[analyse] speed up Query analysis for solutions (closes #88559) stable
authorPierre-Yves David <pierre-yves.david@logilab.fr>
Mon, 20 Feb 2012 11:06:12 +0100
branchstable
changeset 684 2a175b352c78
parent 683 bbf7913bcca9
child 685 dd39f2652127
[analyse] speed up Query analysis for solutions (closes #88559) Use set instead of list for domains. This remove some N² complexity.
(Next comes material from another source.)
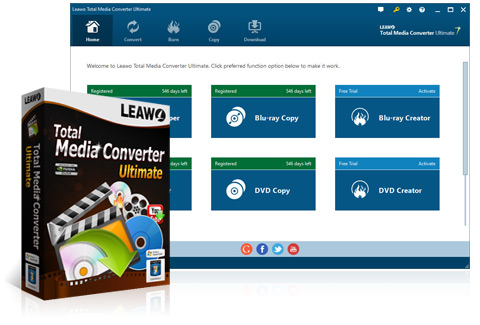 total-media-converter-ultimate-l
Simplify the visite_relation code to: * avoid computation duplication, * compare string instead of Yams object, * take advantage of set.
ChangeLog
analyze.py
--- a/ChangeLog	Fri Feb 03 17:55:35 2012 +0100
+++ b/ChangeLog	Mon Feb 20 11:06:12 2012 +0100
@@ -1,6 +1,10 @@
 ChangeLog for RQL
 =================
 
+--
+* #88559: speed up query solutions analysis
+
+
 2012-02-03  --  0.31.1
     * #87988: fixed bug in simplify with sub-queries
 
--- a/analyze.py	Fri Feb 03 17:55:35 2012 +0100
+++ b/analyze.py	Mon Feb 20 11:06:12 2012 +0100
@@ -316,9 +316,9 @@
     def set_schema(self, schema):
         self.schema = schema
         # default domains for a variable
-        self._base_domain = [str(etype) for etype in schema.entities()]
-        self._nonfinal_domain = [str(etype) for etype in schema.entities()
-                                 if not etype.final]
+        self._base_domain = set(str(etype) for etype in schema.entities())
+        self._nonfinal_domain = set(str(etype) for etype in schema.entities()
+                                    if not etype.final)
 
     def solve(self, node, constraints):
         # debug info
@@ -339,7 +339,11 @@
         node.set_possible_types(sols, self.kwargs, self.var_solkey)
 
     def _visit(self, node, constraints=None):
-        """Recurse down the tree."""
+        """Recurse down the tree.
+
+            * node: rql node to process
+            * constraints: a XxxCSPProblem object.
+        """
         func = getattr(self, 'visit_%s' % node.__class__.__name__.lower())
         if constraints is None:
             func(node)
@@ -505,17 +509,21 @@
             # filter according to domain necessary for column aliases
             rhsdomain = constraints.domains[rhsvar]
             res = []
-            for fromtype, totypes in rschema.associations():
-                if not fromtype in lhsdomain:
-                    continue
-                ptypes = [str(t) for t in totypes if t in rhsdomain]
-                res.append( [ ([lhsvar], [str(fromtype)]),
-                              ([rhsvar], ptypes) ] )
+            var_types = []
+            same_var = (rhsvar == lhsvar)
+
+            for frometype, toetypes in rschema.associations():
+                fromtype = str(frometype)
+                if fromtype in lhsdomain:
+                    totypes = set(str(t) for t in toetypes)
+                    ptypes = totypes & rhsdomain
+                    res.append( [ ([lhsvar], [str(fromtype)]),
+                                  ([rhsvar], list(ptypes)) ] )
+                    if same_var and (fromtype in totypes): #ptypes ?
+                        var_types.append(fromtype)
             constraints.or_and(res)
-            if rhsvar == lhsvar:
-                res = [str(fromtype) for fromtype, totypes in rschema.associations()
-                       if (fromtype in totypes and fromtype in lhsdomain)]
-                constraints.var_has_types( lhsvar, res )
+            if same_var:
+                constraints.var_has_types( lhsvar, var_types)
         else:
             # XXX consider rhs.get_type?
             lhsdomain = constraints.domains[lhs.name]